Маркиза и господин дю Мэн обменялись быстрыми взглядами. Мадам де Ментенон была довольна произведенным эффектом. Театрально запрокинув голову, она тяжело вздохнула и снова принялась за дело:
— Впрочем, достойно ли вас такое злопамятство, такая месть? Нужно ли толкать в яму несчастного, который и так едва удерживается на ее краю? И не желает ли он сам покинуть сегодня эту землю, где завтра его ждут, быть может, новые горести? Смерть отняла у него старшего сына… Может быть, ждет она и господина дофина, здоровье которого — увы! — оставляет желать лучшего… Не коснулась ли она и колыбели двоих детей, единственной радости, единственного утешения, последней надежды старика, уже и без того истерзанного страданиями?.. И вот он, одинокий, стоит среди гробов… Побежденный старостью, раздавленный печалями, лишенный сил, он едва уже выносит тяжесть короны и удары судьбы?.. Поистине: если уж суждена такая жизнь, я бы лучше просила Небо ниспослать ему то, чего жаждет ваша ненасытная мстительность, и отозвать его с этого света, где он был так сурово и, быть может, справедливо наказан за совершенные ошибки!..

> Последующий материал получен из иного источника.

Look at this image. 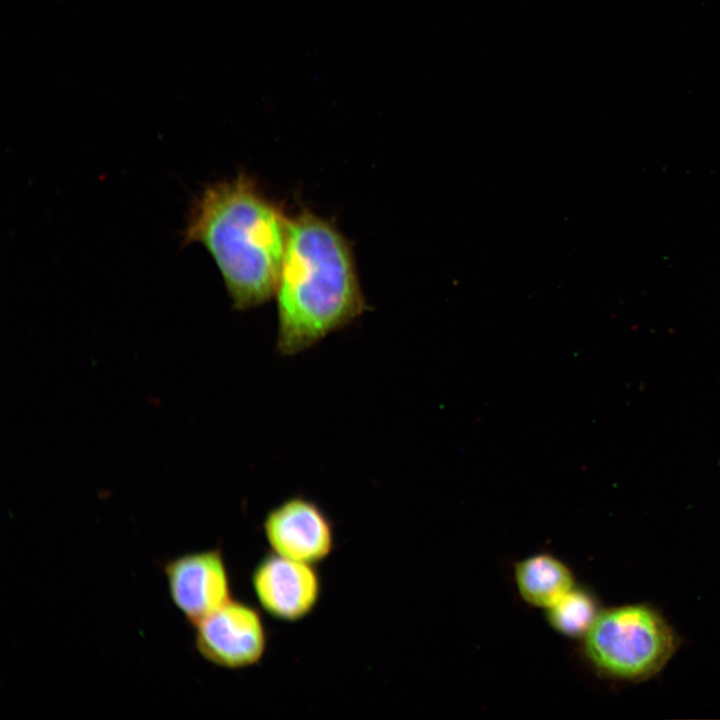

Арманда слушала, опустив глаза. Она не шевелилась, но внутренне вздрагивала всем телом. Маркиза умолкла. Дочь де Бренвилье подняла голову, лицо ее снова обрело живые краски. Она пристально посмотрела в глаза собеседницы.
— Довольно! — сказала она. — Я поняла.
Это было произнесено таким тоном, что мадам де Ментенон и господин дю Мэн, несмотря на всю власть, которую они имели над этой женщиной, не смогли совладать с дрожью.
— А! — прошептала маркиза. — Поняли…
— Вот что вам внушила забота о жизни дорогого существа, — процедила Арманда. И добавила без тени иронии: — Вам хватило красноречия и душевного благородства.
Мадам де Ментенон, почувствовав, что покраснела, слегка нахмурила брови, и заглянула своим инквизиторским взглядом в самые глаза Арманды, но ничего более в них не прочла.
— Я много раз говорила себе слова, подобные вашим, — продолжала дочь де Бренвилье. — Жизнь короля будет сохранена.
— Обещаете это перед Богом? — спросила маркиза торжественно.
— Да, обещаю. Вы сумели убедить меня, да и картину Гревской площади представили весьма живописно.
— В добрый час! — воскликнул господин дю Мэн. — Примите мое восхищение, дорогая мадам де Мовуазен. Мы были уверены в вашем здравомыслии, иначе бы не пришли сюда!
Наступила тишина, и в этой немой сцене, хладнокровно глядя друг другу в глаза, все трое вполне проявили свой комедийный талант.
— Но скажите, — осведомилась Арманда, — мне позволено будет остаться в Париже?